* **WHAT YOU NEED TO DO**
Could you find every line in the records below that contains the word "кислота" and copy it?

* **GIVEN RECORDS**
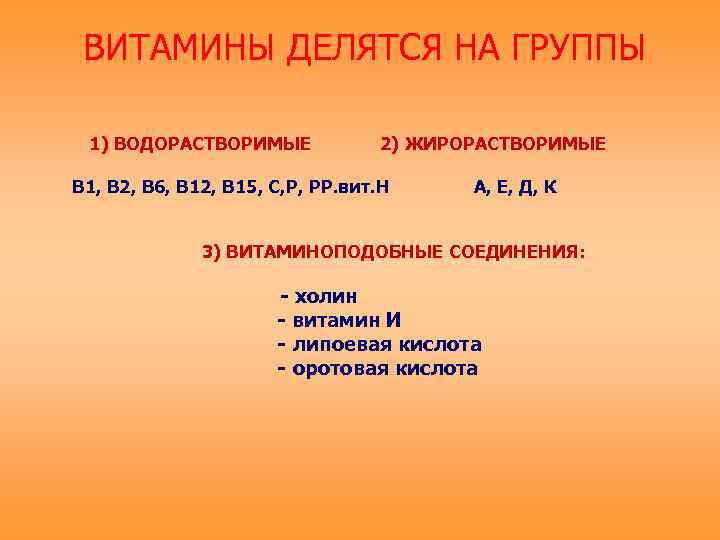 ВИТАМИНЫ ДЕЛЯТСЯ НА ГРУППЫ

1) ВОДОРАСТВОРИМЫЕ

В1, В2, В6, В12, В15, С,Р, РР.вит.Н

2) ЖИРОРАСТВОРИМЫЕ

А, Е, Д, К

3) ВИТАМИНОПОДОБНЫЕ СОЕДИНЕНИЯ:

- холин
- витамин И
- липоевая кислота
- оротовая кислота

* * *

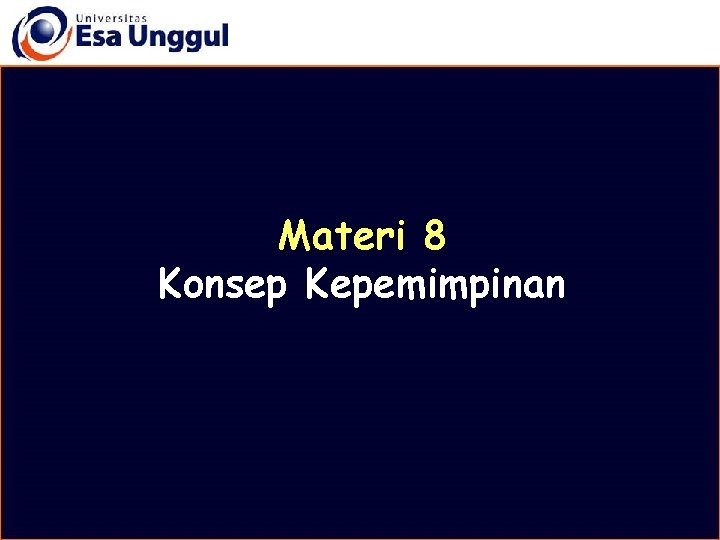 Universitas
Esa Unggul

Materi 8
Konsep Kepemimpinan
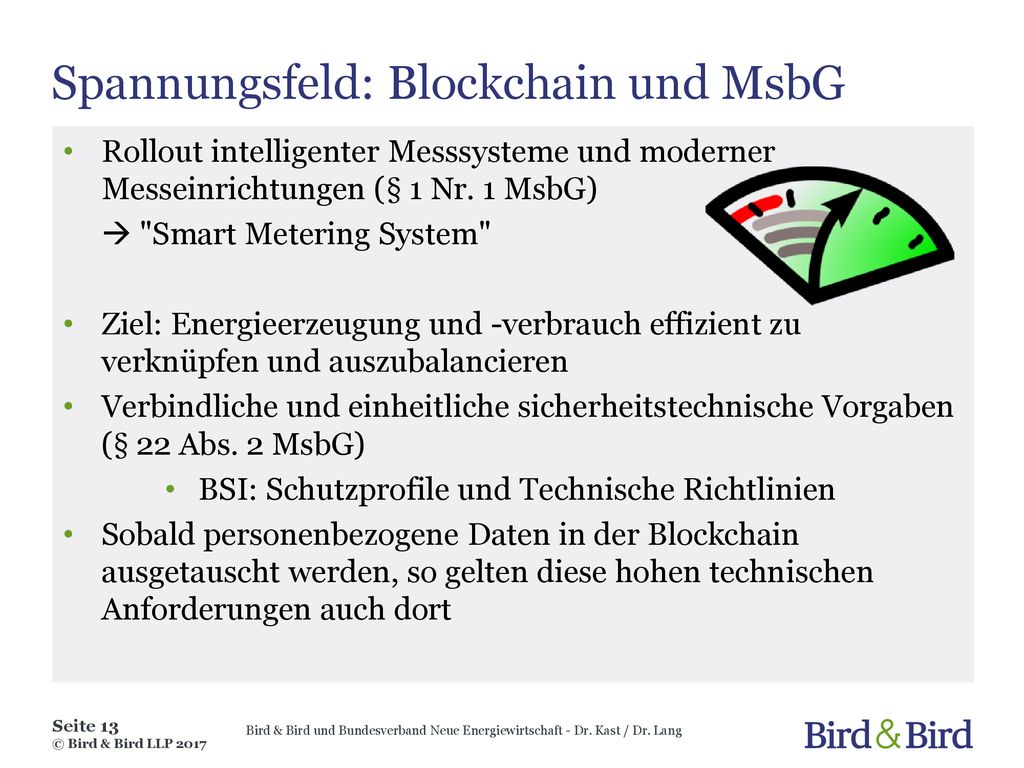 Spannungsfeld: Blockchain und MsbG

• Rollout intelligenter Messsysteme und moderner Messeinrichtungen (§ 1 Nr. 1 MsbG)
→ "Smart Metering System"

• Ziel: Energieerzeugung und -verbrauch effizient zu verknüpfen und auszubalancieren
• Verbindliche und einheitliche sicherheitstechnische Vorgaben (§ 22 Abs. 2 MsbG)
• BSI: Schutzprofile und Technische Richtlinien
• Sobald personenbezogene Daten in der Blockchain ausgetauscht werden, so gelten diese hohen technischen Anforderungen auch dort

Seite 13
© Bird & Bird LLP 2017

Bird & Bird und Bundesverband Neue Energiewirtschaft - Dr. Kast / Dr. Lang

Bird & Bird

* **RESPONSE AREA**
- липоевая кислота
- оротовая кислота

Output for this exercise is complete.